Authorities officers shot and killed Ms. Taylor, 26, a lifesaver, on March 13 after three officers used a no-knock warrant to enter her home with a battering ram during a late-night drug investigation.
The Louisville police have fired one of the officers associated with the shooting, Brett Hankison, stating he broke their policy on making use of fatal force by “wantonly and blindly” firing 10 shots in Ms. Taylors apartment or condo. The officers have not been charged, sustaining everyday demonstrations in Louisville and in cities throughout the nation.
Jacey Fortin and Allyson Waller contributed reporting.
The protesters were asked to leave the residential or commercial property and were told that remaining would be “unlawful,” the authorities said in a statement. The departments choice to charge them with felonies for “frightening a participant in the legal procedure” has been widely slammed as a disproportionately extreme action to a serene demonstration.
Mark Osler, a former federal prosecutor and a law professor at the University of St. Thomas in St. Paul, Minn., said that felony intimidation charges are generally filed versus somebody who attempts to daunt witnesses or jurors in a lawsuit. He called using this or any felony charge to protesters who gather on the property of a public authorities “unusual.” Together with jail time, a felony conviction comes with other lifelong consequences.

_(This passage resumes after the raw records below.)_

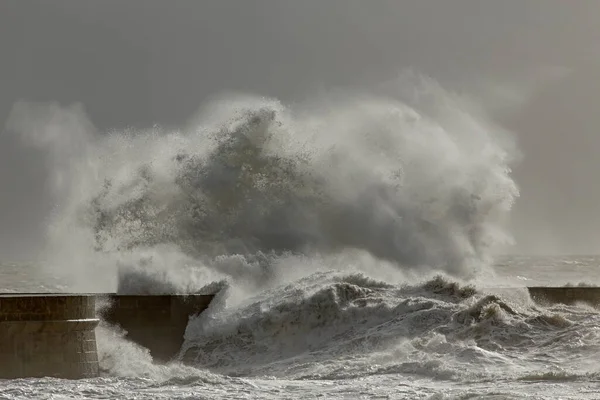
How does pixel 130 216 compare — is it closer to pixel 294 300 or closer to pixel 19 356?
pixel 294 300

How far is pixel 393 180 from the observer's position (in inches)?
883

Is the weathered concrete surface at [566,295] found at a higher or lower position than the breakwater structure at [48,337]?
higher

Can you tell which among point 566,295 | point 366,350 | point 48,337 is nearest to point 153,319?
point 366,350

Though the felony charge will be expunged from the protesters records, they might still face misdemeanor charges, the Jefferson County Attorneys Office said.
Until Freedom, a social justice group included in arranging Tuesdays demonstration, stated on its Facebook page that it would combat the possible misdemeanor charges– criminal trespassing and disorderly conduct– also.
” We are delighted to see that authorities came to their senses for now and dropped the phony felony charge against the Louisville 87,” the group composed, calling the felony charges an attempt to daunt the protesters and “create a distraction from our message: apprehend the cops who murdered #BreonnaTaylor.”
District attorneys have dropped felony charges against 87 protesters who in harmony gathered today outside the Kentucky attorney general of the United Statess house to require charges against the law enforcement officer accountable for the death of Breonna Taylor.
Mike OConnell, the Jefferson County attorney, stated on Friday that after carefully reviewing the appropriate law, he had decided to dismiss the felony charges proposed by the Louisville Metro Police Department.
” While we do believe the L.M.P.D. had probable cause for the charge, in the interest of justice and the promotion of the totally free exchange of concepts, we will dismiss that charge for each protester jailed this past Tuesday,” he said in a declaration.
More than 100 individuals participated in the demonstration on Tuesday, which started at Ballard High School in eastern Louisville and ended on the front yard of Daniel Cameron, the Kentucky attorney general of the United States. There, cops arrested 87 protesters consisting of Leslie Redmond, the president of the N.A.A.C.P.s Minneapolis chapter; the Houston Texans pass receiver Kenny Stills; and Porsha Williams, a member of the cast of “The Real Housewives of Atlanta.”
Mark Osler, a former federal prosecutor and a law professor at the University of St. Thomas in St. Paul, Minn., stated that felony intimidation charges are normally submitted against someone who attempts to daunt witnesses or jurors in a court case. Along with jail time, a felony conviction comes with other long-lasting repercussions.